Die ZEIT hat sich am 8.1., unvermeidlich, in die juengst aufgeflammte
Diskussion um die "Elite-Hochschule" eingemischt. Die Frage wird gestellt,
nachdem eine Reihe von Unterschieden zwischen deutschen Standard-
und US-Edel-Hochschulen herausgestellt wurden, "Was muesste sich an
deutschen Unis aendern?" und das Fazit lautet: "Alles".
Auch die Bibliotheken? Oder allgemeiner, denn es geht ja heute nicht
nur um Buechersammlungen, die Informations-Infrastruktur?

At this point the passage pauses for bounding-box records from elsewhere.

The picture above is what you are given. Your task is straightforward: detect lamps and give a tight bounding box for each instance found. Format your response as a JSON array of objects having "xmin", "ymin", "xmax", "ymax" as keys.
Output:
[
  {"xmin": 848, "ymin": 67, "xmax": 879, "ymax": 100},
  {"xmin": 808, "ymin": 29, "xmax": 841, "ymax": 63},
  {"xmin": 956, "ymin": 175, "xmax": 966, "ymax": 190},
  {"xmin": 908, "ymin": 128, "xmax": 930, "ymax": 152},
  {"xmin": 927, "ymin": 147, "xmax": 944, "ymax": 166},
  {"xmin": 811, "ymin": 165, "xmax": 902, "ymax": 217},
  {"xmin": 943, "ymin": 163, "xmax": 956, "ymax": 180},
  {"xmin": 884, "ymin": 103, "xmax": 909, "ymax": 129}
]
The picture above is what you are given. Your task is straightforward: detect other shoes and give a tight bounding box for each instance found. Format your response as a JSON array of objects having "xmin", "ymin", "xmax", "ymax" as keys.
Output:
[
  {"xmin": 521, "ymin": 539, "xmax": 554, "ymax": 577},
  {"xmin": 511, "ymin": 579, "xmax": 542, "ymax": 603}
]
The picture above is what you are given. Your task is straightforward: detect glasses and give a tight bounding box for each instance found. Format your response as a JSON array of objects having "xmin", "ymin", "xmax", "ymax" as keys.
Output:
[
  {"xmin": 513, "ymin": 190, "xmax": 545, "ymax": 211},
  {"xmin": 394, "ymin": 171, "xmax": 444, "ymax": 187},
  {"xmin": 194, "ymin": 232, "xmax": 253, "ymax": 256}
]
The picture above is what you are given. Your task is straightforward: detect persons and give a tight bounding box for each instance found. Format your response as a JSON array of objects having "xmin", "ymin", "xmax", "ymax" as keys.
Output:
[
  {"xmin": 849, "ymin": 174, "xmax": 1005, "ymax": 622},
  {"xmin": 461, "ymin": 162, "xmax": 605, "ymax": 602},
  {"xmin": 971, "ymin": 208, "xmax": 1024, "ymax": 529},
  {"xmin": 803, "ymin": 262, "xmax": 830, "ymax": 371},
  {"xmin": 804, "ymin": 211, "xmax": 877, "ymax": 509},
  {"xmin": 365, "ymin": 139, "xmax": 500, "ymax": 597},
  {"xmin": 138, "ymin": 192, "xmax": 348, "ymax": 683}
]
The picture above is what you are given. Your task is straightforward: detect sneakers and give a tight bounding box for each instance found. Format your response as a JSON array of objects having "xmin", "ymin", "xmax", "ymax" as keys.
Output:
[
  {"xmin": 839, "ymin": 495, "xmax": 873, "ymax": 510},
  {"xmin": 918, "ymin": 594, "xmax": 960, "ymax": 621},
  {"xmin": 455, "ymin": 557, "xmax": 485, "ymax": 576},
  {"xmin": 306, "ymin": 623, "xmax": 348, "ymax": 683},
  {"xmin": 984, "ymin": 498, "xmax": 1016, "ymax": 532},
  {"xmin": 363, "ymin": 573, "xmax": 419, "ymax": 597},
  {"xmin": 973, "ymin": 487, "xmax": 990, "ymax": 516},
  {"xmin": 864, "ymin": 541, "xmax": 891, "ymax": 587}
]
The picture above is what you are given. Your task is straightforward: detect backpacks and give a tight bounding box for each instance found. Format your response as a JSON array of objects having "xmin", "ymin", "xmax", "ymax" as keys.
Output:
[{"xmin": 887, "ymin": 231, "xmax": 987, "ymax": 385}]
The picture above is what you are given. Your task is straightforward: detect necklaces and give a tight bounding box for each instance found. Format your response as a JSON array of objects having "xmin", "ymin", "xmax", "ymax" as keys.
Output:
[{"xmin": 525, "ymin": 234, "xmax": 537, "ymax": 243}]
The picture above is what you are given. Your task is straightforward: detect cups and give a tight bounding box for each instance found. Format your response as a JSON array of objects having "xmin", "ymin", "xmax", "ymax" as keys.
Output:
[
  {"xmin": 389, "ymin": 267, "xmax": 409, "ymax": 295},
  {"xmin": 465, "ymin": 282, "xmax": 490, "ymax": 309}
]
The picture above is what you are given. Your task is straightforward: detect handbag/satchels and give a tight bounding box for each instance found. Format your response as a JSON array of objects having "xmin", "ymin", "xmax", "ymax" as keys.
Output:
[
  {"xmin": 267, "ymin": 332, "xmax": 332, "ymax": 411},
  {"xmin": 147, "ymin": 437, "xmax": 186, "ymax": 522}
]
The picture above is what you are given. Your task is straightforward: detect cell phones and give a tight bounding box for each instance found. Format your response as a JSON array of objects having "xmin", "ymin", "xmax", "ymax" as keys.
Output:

Man liest den Beitrag schon in der Erwartung, mal wieder kein Wort ueber
diese Dinge zu finden. Die Erwartung wird nicht enttaeuscht.
Heisst das, wir koennen uns auf die Schultern klopfen, alles im gruenen
Bereich? Dann wuerde das ZEIT-Fazit nicht stimmen, und das kann nicht sein.
Es kann nur heissen: Bibliotheken sind quantité negligeable, einer
Erwaehnung nicht wert, in Chefsachen wie der Hochschul-Bildungspolitik.
Es *gibt* sie noch, aber Worte muss man da nicht mehr verlieren. Ob man
"drueben" auf dem Gebiet irgendwas anders macht oder nur mehr Geld
ausgibt, ist egal. Schon in den Top-Level-Aeusserungen ueber "Pisa"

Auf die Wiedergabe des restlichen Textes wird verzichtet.